A new rope bridge is being install to prevent native possums being killed by both predators and heavy traffic at one of Perth’s most sensitive wetlands here in the City of Cockburn.
The City’s long-held commitment to the local environment has always been a priority of the City and those of us who dwell within it. From Bartram Mews’ neighbouring Thomson’s Lake Nature Reserve and wetlands to the white sands of Coogee Beach.
Originally posted on the City of Cockburn website. Click here to view the original article.
The City of Cockburn is preparing to build the first possum bridge in the Perth metropolitan area, with a local contractor installing two support poles on either side of Beeliar Drive, Yangebup in coming weeks.
A cable-tensioned rope bridge will then be strung across the dual carriageway about 200m east of Dunraven Drive between Yangebup Lake and Kogolup Lake in Beeliar Regional Park.
Environment Manager Chris Beaton said although previously thought to be plentiful locally, Brushtail Possums (Trichosurus vulpecula) surveys have indicated very few exist in Yangebup Lake but appear to exist in high numbers at nearby Kogolup Lake.
“A bridge will help possums move through our increasingly fragmented landscape. As tree-dwellers during the day, they forage on the ground at night where they are prey for cats, dogs and foxes.
“As they cross roads between water and food source environments, cars are a constant threat. Studies have found numerous possums living on the Kogalup Lake side of Beeliar Drive, but very few on the other side at Yangebup Lake. We hope the bridge will encourage them to expand their habitat.
“Brushtails are curious opportunists and they won’t know the bridge is there, but there is plenty of evidence over east and down south at Busselton where a bridge operates on Caves Road, that they are used by possums to travel between habitats.
“The Osprey nesting pole installed at Coogee Beach some time ago wasn’t used for a couple of years but has since been used over a number years by the birds to raise chicks.”
Mr Beaton said the City was prepared to embrace projects that were a bit risky to help maintain biodiversity and sustainability for today’s native species populations, and for future generations to enjoy.
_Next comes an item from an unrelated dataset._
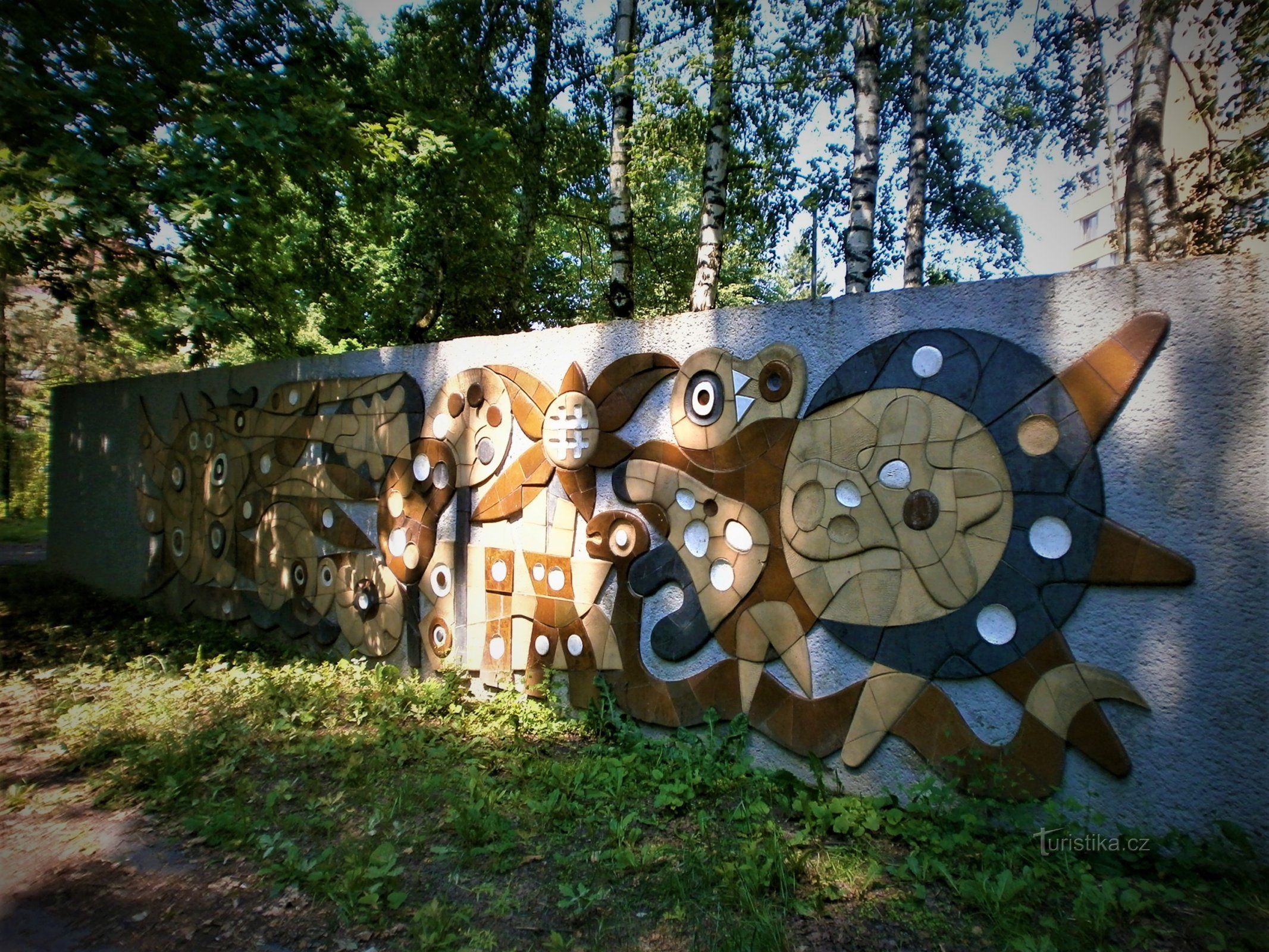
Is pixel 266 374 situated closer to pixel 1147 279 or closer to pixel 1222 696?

The location of the 6.3m tall bridge at a crest in the road between the lakes was chosen due to the presence of some mature trees and dead trees whose hollows may be used by local possums.
Some possums were fitted with microchips during recent research and at a later stage the City’s Environment team hopes to fit the bridge with a microchip reader to record how many and which possums are using it.
In support of the proposal, Western Wildlife lead consultant Jenny Wilcox said possum bridges had been used successfully in other parts of Australia, including bridges for the threatened Western Ringtail Possum (Pseudocheirus peregrinus occidentalis) around Busselton.
Success-based business Future Power, whose core business is the erection of power poles and lines, will install the bridge’s support poles then erect and certify the rope bridge once it has been installed.
Future Power Managing Director Peter Leenhouwers said he was 100% supportive of actions to preserve the environment and improve on past decisions.
“This is a fantastic project and fits in with our green ethos,” Mr Leenhouwers said.
“We are dedicated to doing all we can to manage native species and improve their outlook for future generations.”